Paraterror

My wife and I went to Cozumel in nineteen ninety eight. It was a paradise. I had parasailed many times before, and wanted to do it again.

We got on a ‘cigarette’ type boat with a powerful V 8 inboard rumbling beneath the deck. Whenever the speedboat had gotten well out into the turquoise waters, the driver had his first mate take the wheel and climbed up onto an elevated platform equipped with a winch. The chute was on the end of the light cable, with a harness in between, so I simply mounted the rostrum, strapped up, and was reeled out. As I enjoyed the spectacular view, I thought what a far cry my aerial adventure was from times past.

In the early times of the sport, a participant was hitched up in a harness with a parachute on its rear, and a link in front. A motorboat with a nylon towline behind it pulled parallel to the coastline just offshore. A swimmer went in, got the rope, brought it back, and hooked it onto the connection. A mob of local boys held the chute aloft, and allowed the breeze to catch it. When the wind billowed the parasol, and the line was taut, the head man waved his arm overhead. The boat driver gunned the throttle, and took off. The parachuter walked a few steps, and went airborne.

One of my biggest fears was absurd. I was scared of shark attack, even in a freshwater lake. There were species that swim in rivers and connecting lakes. I saw a film in my youth about a mammoth great white shark that ate a number of folks. It was based on the true story of a rogue white that swam up a New Jersey River in 1916.

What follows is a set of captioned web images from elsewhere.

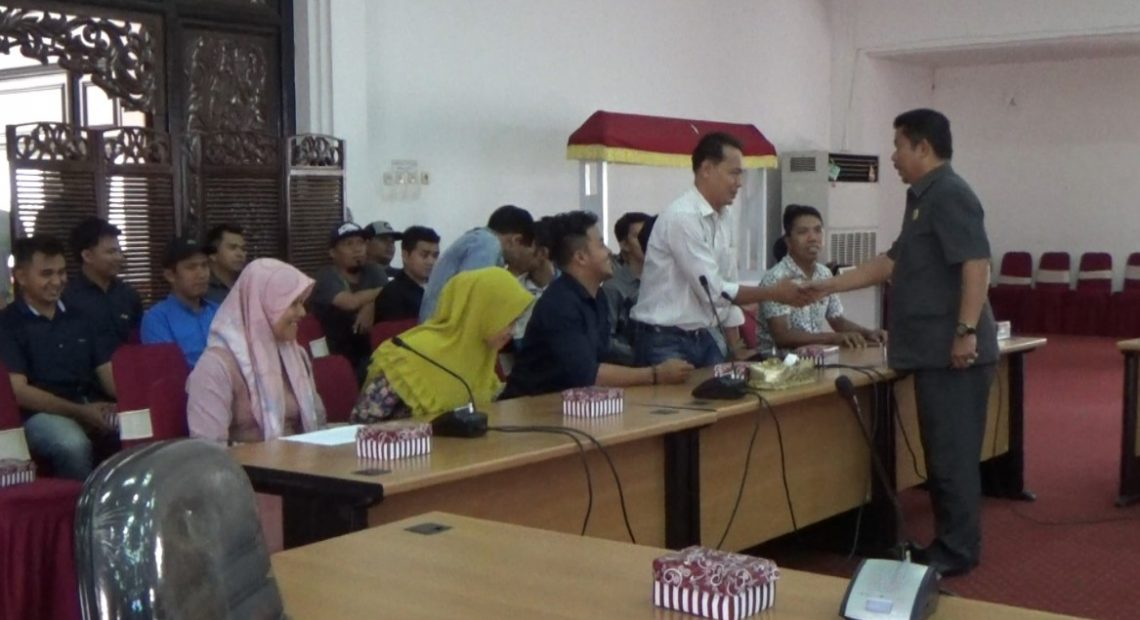 manrtan karyawan datangi kantor DPRD HSS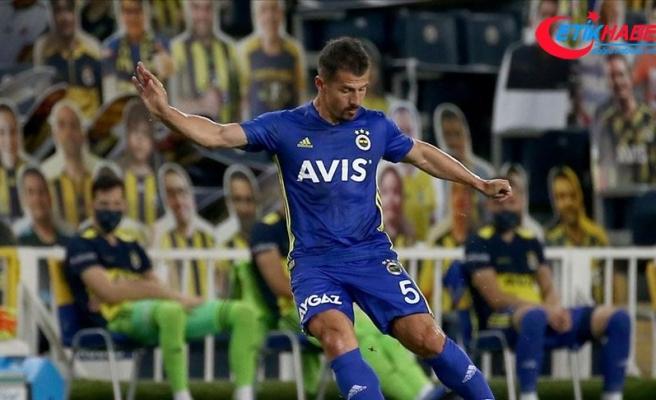 Emre Belözoğlu: Futboldan kopmayacağım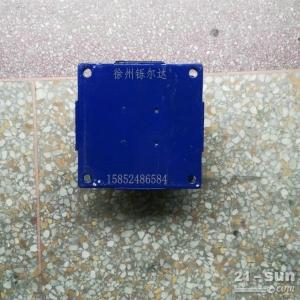 徐工20吨压路机减震器 减震块 胶墩 连接块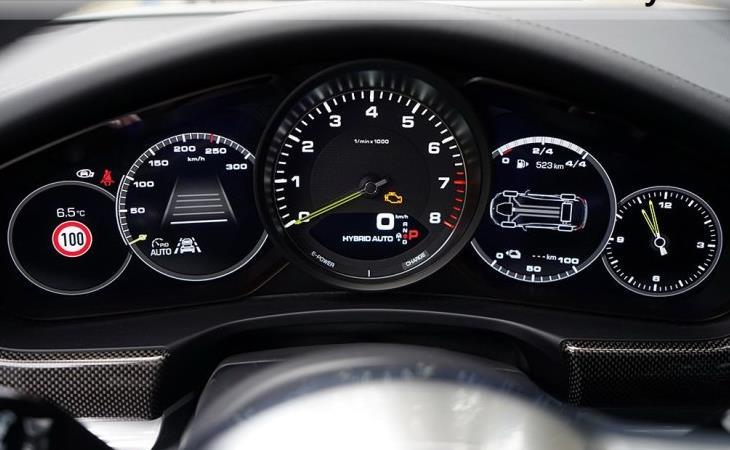 29T双涡轮增压发动机+电动机保时捷百万级混动超跑独挡一面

The most terrific scene in it was after a guy had been knocked out of a rowboat. When he tried to climb back in, from an overhead view, the fish could be seen underwater, jaws agape, as it glided silently in to bushwhack the guy. It was horrible!

They say a person is more likely to be hit by lightening than they are to be bitten by a shark, but that probably isn’t of great comfort to them who have.

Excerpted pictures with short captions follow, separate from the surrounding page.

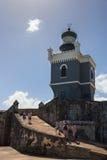 CASTILLO DE SAN FELIPE DEL MORRO, PUERTO RICO, DE V.S. - 16 FEBRUARI, 2015: Vuurtorentoren en steenhelling van vesting met toeris Stock Foto's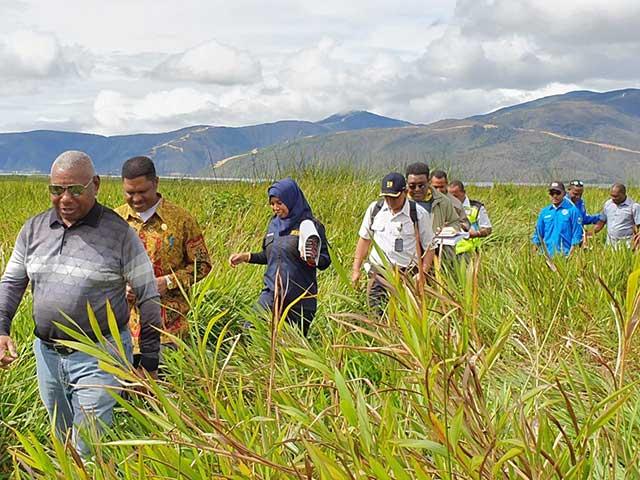 Gubernur Papua Barat, Bupati Pegaf Pegang Meteran Ukur Bandara Anggi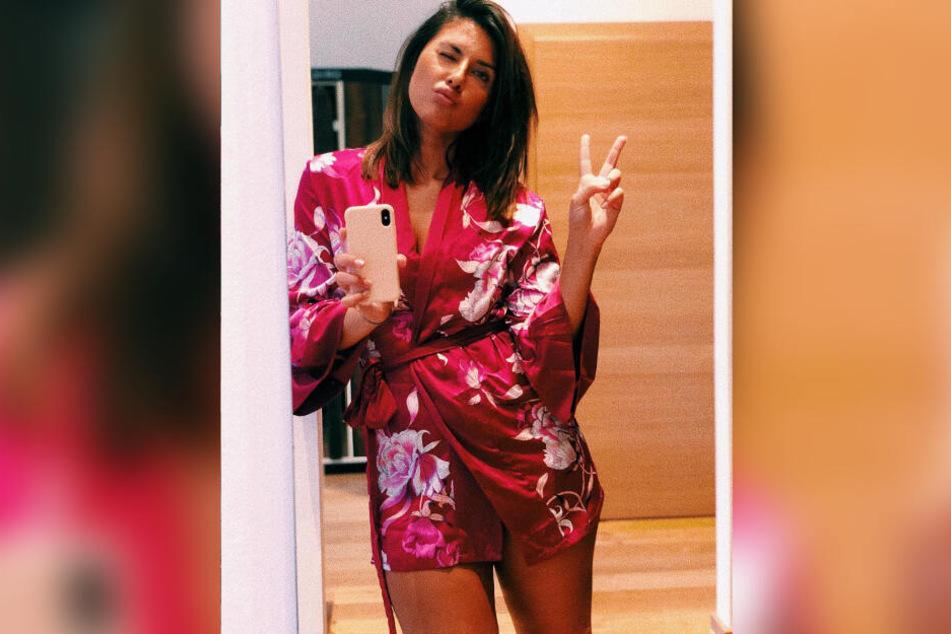 So sexy zeigt sich Jana Azizi auf ihrem Instagram-Account.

In the flick, a salty sailor recounted the tale of The USS Indianapolis, another true story. It was one of FDR’s favorite boats (The USS Augusta was his other).

They say Franklin Delano knew the Imperial Japans were going to hit Pearl Harbor.

The US ripped off the Nipponese Naval Code at a conference in Washington DC held in 1910. The chief was warned, but believed the port was safe because it was only forty feet deep. Standard nautical missiles at that time needed at least a fifty foot depth to function.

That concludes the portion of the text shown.